§ **Directions**
Here you must reproduce each line of the data exactly.

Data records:

++++++++

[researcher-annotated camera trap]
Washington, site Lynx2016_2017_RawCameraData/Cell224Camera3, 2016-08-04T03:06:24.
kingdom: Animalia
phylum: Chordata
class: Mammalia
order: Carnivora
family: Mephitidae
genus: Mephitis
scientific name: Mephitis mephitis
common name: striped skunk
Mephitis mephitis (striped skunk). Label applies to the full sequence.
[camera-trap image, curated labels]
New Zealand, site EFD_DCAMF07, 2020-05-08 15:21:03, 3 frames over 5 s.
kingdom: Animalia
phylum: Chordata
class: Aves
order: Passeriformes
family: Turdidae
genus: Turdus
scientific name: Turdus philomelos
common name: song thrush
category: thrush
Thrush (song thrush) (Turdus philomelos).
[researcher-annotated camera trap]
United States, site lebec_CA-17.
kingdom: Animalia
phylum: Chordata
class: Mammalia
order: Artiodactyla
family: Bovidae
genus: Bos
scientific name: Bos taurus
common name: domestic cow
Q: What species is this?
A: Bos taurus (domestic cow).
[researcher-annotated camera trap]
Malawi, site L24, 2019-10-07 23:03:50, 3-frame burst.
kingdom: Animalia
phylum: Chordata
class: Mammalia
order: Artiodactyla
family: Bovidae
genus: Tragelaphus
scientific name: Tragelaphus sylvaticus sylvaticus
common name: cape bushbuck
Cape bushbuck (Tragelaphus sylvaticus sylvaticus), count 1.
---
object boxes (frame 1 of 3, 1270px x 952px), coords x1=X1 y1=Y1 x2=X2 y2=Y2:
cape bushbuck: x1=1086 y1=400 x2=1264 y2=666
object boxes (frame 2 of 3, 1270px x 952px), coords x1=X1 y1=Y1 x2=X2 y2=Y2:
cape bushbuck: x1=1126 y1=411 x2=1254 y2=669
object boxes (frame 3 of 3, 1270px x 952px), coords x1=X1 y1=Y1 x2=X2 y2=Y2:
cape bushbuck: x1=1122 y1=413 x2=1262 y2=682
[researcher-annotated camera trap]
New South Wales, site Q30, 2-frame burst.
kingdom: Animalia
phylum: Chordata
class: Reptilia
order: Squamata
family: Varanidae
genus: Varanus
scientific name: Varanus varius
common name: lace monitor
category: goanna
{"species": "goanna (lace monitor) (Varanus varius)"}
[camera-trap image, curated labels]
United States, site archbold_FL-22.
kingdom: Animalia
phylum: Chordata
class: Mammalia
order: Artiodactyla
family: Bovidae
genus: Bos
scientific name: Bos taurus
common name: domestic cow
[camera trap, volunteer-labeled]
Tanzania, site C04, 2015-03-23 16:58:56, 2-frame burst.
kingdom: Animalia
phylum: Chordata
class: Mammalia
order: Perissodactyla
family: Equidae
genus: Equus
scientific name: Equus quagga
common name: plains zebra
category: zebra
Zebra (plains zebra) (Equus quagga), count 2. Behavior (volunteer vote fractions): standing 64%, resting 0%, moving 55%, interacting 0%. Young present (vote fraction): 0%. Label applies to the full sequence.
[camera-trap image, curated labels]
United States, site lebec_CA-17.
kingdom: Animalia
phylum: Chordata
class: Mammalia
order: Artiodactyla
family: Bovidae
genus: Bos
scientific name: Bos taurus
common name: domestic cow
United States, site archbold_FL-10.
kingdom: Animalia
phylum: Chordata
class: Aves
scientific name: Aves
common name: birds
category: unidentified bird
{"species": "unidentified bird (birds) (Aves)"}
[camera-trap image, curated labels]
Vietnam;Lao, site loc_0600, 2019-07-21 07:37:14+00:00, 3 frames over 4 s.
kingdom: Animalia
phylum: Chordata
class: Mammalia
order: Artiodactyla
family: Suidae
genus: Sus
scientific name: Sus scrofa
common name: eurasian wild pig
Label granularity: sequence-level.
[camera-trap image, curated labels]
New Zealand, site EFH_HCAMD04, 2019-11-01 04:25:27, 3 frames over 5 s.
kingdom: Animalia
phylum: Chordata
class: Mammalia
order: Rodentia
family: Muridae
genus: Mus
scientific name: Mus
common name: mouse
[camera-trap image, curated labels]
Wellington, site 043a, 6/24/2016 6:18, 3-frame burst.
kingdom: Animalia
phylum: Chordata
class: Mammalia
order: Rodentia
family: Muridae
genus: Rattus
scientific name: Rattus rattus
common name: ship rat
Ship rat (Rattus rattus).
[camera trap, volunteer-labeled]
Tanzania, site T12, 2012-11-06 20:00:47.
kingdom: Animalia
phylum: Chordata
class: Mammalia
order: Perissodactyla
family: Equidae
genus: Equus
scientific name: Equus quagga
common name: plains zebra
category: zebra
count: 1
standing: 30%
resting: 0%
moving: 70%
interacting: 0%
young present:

++++++++

§ **Final answer**
[researcher-annotated camera trap]
Washington, site Lynx2016_2017_RawCameraData/Cell224Camera3, 2016-08-04T03:06:24.
kingdom: Animalia
phylum: Chordata
class: Mammalia
order: Carnivora
family: Mephitidae
genus: Mephitis
scientific name: Mephitis mephitis
common name: striped skunk
Mephitis mephitis (striped skunk). Label applies to the full sequence.
[camera-trap image, curated labels]
New Zealand, site EFD_DCAMF07, 2020-05-08 15:21:03, 3 frames over 5 s.
kingdom: Animalia
phylum: Chordata
class: Aves
order: Passeriformes
family: Turdidae
genus: Turdus
scientific name: Turdus philomelos
common name: song thrush
category: thrush
Thrush (song thrush) (Turdus philomelos).
[researcher-annotated camera trap]
United States, site lebec_CA-17.
kingdom: Animalia
phylum: Chordata
class: Mammalia
order: Artiodactyla
family: Bovidae
genus: Bos
scientific name: Bos taurus
common name: domestic cow
Q: What species is this?
A: Bos taurus (domestic cow).
[researcher-annotated camera trap]
Malawi, site L24, 2019-10-07 23:03:50, 3-frame burst.
kingdom: Animalia
phylum: Chordata
class: Mammalia
order: Artiodactyla
family: Bovidae
genus: Tragelaphus
scientific name: Tragelaphus sylvaticus sylvaticus
common name: cape bushbuck
Cape bushbuck (Tragelaphus sylvaticus sylvaticus), count 1.
---
object boxes (frame 1 of 3, 1270px x 952px), coords x1=X1 y1=Y1 x2=X2 y2=Y2:
cape bushbuck: x1=1086 y1=400 x2=1264 y2=666
object boxes (frame 2 of 3, 1270px x 952px), coords x1=X1 y1=Y1 x2=X2 y2=Y2:
cape bushbuck: x1=1126 y1=411 x2=1254 y2=669
object boxes (frame 3 of 3, 1270px x 952px), coords x1=X1 y1=Y1 x2=X2 y2=Y2:
cape bushbuck: x1=1122 y1=413 x2=1262 y2=682
[researcher-annotated camera trap]
New South Wales, site Q30, 2-frame burst.
kingdom: Animalia
phylum: Chordata
class: Reptilia
order: Squamata
family: Varanidae
genus: Varanus
scientific name: Varanus varius
common name: lace monitor
category: goanna
{"species": "goanna (lace monitor) (Varanus varius)"}
[camera-trap image, curated labels]
United States, site archbold_FL-22.
kingdom: Animalia
phylum: Chordata
class: Mammalia
order: Artiodactyla
family: Bovidae
genus: Bos
scientific name: Bos taurus
common name: domestic cow
[camera trap, volunteer-labeled]
Tanzania, site C04, 2015-03-23 16:58:56, 2-frame burst.
kingdom: Animalia
phylum: Chordata
class: Mammalia
order: Perissodactyla
family: Equidae
genus: Equus
scientific name: Equus quagga
common name: plains zebra
category: zebra
Zebra (plains zebra) (Equus quagga), count 2. Behavior (volunteer vote fractions): standing 64%, resting 0%, moving 55%, interacting 0%. Young present (vote fraction): 0%. Label applies to the full sequence.
[camera-trap image, curated labels]
United States, site lebec_CA-17.
kingdom: Animalia
phylum: Chordata
class: Mammalia
order: Artiodactyla
family: Bovidae
genus: Bos
scientific name: Bos taurus
common name: domestic cow
United States, site archbold_FL-10.
kingdom: Animalia
phylum: Chordata
class: Aves
scientific name: Aves
common name: birds
category: unidentified bird
{"species": "unidentified bird (birds) (Aves)"}
[camera-trap image, curated labels]
Vietnam;Lao, site loc_0600, 2019-07-21 07:37:14+00:00, 3 frames over 4 s.
kingdom: Animalia
phylum: Chordata
class: Mammalia
order: Artiodactyla
family: Suidae
genus: Sus
scientific name: Sus scrofa
common name: eurasian wild pig
Label granularity: sequence-level.
[camera-trap image, curated labels]
New Zealand, site EFH_HCAMD04, 2019-11-01 04:25:27, 3 frames over 5 s.
kingdom: Animalia
phylum: Chordata
class: Mammalia
order: Rodentia
family: Muridae
genus: Mus
scientific name: Mus
common name: mouse
[camera-trap image, curated labels]
Wellington, site 043a, 6/24/2016 6:18, 3-frame burst.
kingdom: Animalia
phylum: Chordata
class: Mammalia
order: Rodentia
family: Muridae
genus: Rattus
scientific name: Rattus rattus
common name: ship rat
Ship rat (Rattus rattus).
[camera trap, volunteer-labeled]
Tanzania, site T12, 2012-11-06 20:00:47.
kingdom: Animalia
phylum: Chordata
class: Mammalia
order: Perissodactyla
family: Equidae
genus: Equus
scientific name: Equus quagga
common name: plains zebra
category: zebra
count: 1
standing: 30%
resting: 0%
moving: 70%
interacting: 0%
young present:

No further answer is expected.